• _WRITTEN PROBLEM_
Render every line of the rows below as a numbered list, skipping blank lines and leaving the pictures out.
#### MATERIAL SUPPLIED
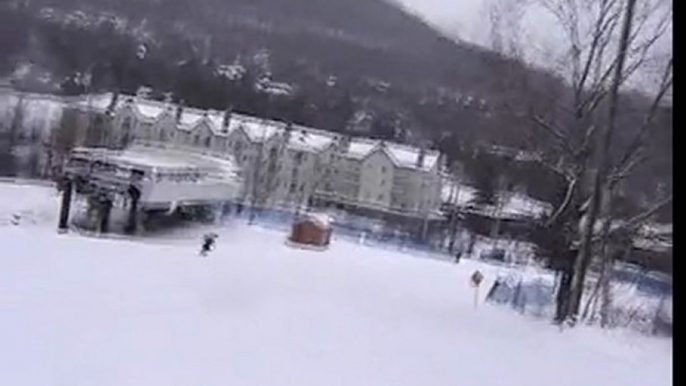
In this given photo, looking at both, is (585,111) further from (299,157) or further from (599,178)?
(299,157)

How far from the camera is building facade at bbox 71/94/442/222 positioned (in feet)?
5.77

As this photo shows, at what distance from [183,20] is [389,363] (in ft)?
2.85

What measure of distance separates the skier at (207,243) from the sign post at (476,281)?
57 cm

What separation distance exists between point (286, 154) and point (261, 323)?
1.45ft

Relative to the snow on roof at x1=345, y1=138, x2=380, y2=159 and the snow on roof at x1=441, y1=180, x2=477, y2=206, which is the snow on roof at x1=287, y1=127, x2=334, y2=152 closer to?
the snow on roof at x1=345, y1=138, x2=380, y2=159

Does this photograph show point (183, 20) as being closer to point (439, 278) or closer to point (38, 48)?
point (38, 48)

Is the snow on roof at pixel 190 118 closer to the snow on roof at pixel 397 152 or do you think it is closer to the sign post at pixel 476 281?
the snow on roof at pixel 397 152

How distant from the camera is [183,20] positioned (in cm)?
186

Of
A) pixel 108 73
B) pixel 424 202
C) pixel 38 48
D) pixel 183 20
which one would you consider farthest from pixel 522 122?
########
• _WRITTEN SOLUTION_
1. In this given photo, looking at both, is (585,111) further from (299,157) or further from (599,178)?
2. (299,157)
3. How far from the camera is building facade at bbox 71/94/442/222 positioned (in feet)?
4. 5.77
5. As this photo shows, at what distance from [183,20] is [389,363] (in ft)?
6. 2.85
7. What measure of distance separates the skier at (207,243) from the sign post at (476,281)?
8. 57 cm
9. What separation distance exists between point (286, 154) and point (261, 323)?
10. 1.45ft
11. Relative to the snow on roof at x1=345, y1=138, x2=380, y2=159 and the snow on roof at x1=441, y1=180, x2=477, y2=206, which is the snow on roof at x1=287, y1=127, x2=334, y2=152 closer to?
12. the snow on roof at x1=345, y1=138, x2=380, y2=159
13. Does this photograph show point (183, 20) as being closer to point (439, 278) or closer to point (38, 48)?
14. point (38, 48)
15. Is the snow on roof at pixel 190 118 closer to the snow on roof at pixel 397 152 or do you think it is closer to the sign post at pixel 476 281?
16. the snow on roof at pixel 397 152
17. How distant from the camera is [183,20] positioned (in cm)?
18. 186
19. Of
20. A) pixel 108 73
21. B) pixel 424 202
22. C) pixel 38 48
23. D) pixel 183 20
24. which one would you consider farthest from pixel 522 122?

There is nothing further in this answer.